Warning FailedCreatePodSandBox 52s (x478 over 16h) kubelet, controller-1 (combined from similar events): Failed create pod sandbox: rpc error: code = Unknown desc = [failed to set up sandbox container "dbfb5eeae5a79775cdecf317e207ec1ff1b4e6dd1e877988f3390dfb33a385ea" network for pod "ceph-pools-audit-1570654500-8g9kd": NetworkPlugin cni failed to set up pod "ceph-pools-audit-1570654500-8g9kd_kube-system" network: Multus: Err adding pod to network "chain": Multus: error in invoke Conflist add - "chain": error in getting result from AddNetworkList: error getting ClusterInformation: Get https://[10.96.0.1]:443/apis/crd.projectcalico.org/v1/clusterinformations/default: dial tcp 10.96.0.1:443: i/o timeout, failed to clean up sandbox container "dbfb5eeae5a79775cdecf317e207ec1ff1b4e6dd1e877988f3390dfb33a385ea" network for pod "ceph-pools-audit-1570654500-8g9kd": NetworkPlugin cni failed to teardown pod "ceph-pools-audit-1570654500-8g9kd_kube-system" network: Multus: error in invoke Conflist Del - "chain": error in getting result from DelNetworkList: error getting ClusterInformation: Get https://[10.96.0.1]:443/apis/crd.projectcalico.org/v1/clusterinformations/default: dial tcp 10.96.0.1:443: i/o timeout]

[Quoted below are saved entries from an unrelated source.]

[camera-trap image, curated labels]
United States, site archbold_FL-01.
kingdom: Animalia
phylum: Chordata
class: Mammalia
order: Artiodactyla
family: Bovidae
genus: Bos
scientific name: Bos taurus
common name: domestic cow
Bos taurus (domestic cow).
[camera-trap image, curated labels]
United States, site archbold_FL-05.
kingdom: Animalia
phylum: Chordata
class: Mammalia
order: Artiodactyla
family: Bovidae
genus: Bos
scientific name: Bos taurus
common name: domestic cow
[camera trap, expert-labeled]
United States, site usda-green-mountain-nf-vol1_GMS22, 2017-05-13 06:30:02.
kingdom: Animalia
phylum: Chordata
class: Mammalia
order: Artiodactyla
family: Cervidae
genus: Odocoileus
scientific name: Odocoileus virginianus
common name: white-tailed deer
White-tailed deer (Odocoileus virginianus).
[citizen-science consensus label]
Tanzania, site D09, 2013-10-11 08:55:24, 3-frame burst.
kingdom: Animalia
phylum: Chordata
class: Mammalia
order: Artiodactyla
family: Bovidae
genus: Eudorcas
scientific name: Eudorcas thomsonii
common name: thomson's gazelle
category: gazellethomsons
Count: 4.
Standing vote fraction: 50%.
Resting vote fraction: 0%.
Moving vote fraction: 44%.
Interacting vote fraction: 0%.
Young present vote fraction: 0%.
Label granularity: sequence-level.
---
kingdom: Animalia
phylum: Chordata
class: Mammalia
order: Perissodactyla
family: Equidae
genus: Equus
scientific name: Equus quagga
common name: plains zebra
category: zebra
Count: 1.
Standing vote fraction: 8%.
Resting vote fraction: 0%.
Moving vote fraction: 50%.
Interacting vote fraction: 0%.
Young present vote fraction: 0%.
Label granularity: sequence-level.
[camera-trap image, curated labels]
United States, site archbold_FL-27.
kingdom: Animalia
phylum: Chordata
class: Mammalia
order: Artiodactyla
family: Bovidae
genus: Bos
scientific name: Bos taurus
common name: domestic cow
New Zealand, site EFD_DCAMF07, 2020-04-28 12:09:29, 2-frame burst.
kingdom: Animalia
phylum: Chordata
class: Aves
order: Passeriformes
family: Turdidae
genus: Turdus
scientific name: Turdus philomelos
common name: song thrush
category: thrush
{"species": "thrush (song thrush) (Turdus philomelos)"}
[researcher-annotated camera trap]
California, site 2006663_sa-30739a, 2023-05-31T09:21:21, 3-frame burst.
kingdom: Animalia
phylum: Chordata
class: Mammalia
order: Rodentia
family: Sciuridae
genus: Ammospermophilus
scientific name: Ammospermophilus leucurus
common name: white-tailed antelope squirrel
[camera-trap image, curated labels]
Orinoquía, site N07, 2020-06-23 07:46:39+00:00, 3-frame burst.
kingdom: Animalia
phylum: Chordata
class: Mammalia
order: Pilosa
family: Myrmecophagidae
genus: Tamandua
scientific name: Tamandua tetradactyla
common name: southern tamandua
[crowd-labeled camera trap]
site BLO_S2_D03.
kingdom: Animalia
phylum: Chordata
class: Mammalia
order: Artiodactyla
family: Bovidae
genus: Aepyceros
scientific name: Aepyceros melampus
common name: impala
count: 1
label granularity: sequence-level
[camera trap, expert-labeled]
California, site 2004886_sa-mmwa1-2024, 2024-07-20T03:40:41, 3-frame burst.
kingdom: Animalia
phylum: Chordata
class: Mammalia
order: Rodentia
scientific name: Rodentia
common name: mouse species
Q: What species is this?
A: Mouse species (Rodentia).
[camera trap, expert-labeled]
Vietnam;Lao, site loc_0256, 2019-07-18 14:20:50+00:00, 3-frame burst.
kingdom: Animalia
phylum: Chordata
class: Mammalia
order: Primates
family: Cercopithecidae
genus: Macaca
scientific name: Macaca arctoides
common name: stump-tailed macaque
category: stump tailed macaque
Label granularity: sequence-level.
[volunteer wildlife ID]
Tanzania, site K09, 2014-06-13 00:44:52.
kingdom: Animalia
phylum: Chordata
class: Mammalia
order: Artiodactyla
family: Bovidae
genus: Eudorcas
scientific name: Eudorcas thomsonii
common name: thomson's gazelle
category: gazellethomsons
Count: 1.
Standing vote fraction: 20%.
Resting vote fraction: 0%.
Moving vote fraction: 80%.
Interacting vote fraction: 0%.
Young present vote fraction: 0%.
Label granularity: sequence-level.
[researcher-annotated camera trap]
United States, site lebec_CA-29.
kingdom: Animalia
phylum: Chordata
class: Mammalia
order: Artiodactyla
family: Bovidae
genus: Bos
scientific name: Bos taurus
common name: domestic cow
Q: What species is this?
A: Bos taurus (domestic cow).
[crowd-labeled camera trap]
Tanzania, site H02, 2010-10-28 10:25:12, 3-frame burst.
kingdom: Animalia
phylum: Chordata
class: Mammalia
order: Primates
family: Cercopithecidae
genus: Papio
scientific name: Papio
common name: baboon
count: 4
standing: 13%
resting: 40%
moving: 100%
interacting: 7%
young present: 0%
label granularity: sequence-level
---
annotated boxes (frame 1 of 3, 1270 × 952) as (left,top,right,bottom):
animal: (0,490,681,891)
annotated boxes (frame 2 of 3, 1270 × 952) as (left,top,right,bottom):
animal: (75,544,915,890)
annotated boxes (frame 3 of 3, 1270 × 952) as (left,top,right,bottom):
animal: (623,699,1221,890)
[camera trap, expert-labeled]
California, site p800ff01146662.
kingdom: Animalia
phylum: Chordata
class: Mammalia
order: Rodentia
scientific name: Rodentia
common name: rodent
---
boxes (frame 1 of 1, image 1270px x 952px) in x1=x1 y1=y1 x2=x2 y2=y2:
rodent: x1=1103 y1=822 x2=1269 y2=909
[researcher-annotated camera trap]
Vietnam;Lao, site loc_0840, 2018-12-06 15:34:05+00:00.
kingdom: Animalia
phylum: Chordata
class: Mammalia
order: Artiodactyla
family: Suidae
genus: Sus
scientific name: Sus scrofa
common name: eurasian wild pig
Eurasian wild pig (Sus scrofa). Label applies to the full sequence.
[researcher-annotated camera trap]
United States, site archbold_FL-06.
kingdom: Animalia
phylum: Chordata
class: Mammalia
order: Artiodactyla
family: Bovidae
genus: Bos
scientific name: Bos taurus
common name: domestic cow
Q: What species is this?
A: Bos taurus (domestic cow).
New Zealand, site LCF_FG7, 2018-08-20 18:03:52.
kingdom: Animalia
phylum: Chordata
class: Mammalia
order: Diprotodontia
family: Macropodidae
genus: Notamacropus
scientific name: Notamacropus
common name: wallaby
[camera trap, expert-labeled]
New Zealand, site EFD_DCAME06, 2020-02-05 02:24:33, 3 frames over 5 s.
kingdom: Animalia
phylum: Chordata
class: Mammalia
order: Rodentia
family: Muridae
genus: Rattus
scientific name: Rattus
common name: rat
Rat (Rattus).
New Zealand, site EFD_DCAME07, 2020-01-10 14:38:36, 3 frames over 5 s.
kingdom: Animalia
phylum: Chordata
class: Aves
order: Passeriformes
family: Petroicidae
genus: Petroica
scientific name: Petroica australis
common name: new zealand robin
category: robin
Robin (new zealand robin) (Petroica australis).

kube-proxy logs were reporting
E1009 20:55:25.032453 1 reflector.go:125] k8s.io/client-go/informers/factory.go:133: Failed to list *v1.Endpoints: Get https://192.168.215.102:6443/api/v1/endpoints?labelSelector=%21service.kubernetes.io%2Fservice-proxy-name&limit=500&resourceVersion=0: dial tcp 192.168.215.102:6443: connect: connection refused
However, it was possible to connect manually to the IP/port. Restarting multus and kube-proxy pods on controller-1 did not help.
Reproducibility
---------------
Seen once
System Configuration
--------------------
AIODX+
Branch/Pull Time/Commit
-----------------------
Sept. 29, 2019 build
Last Pass
---------
There was no issue with previous overnight soaks
Timestamp/Logs
--------------
See full collect of controller-1 attached
Test Activity
-------------
System tests
Marking as stx.3.0 / high priority - system went into a bad state and required manual intervention to recover. Trigger and frequency are unknown; requires further investigation.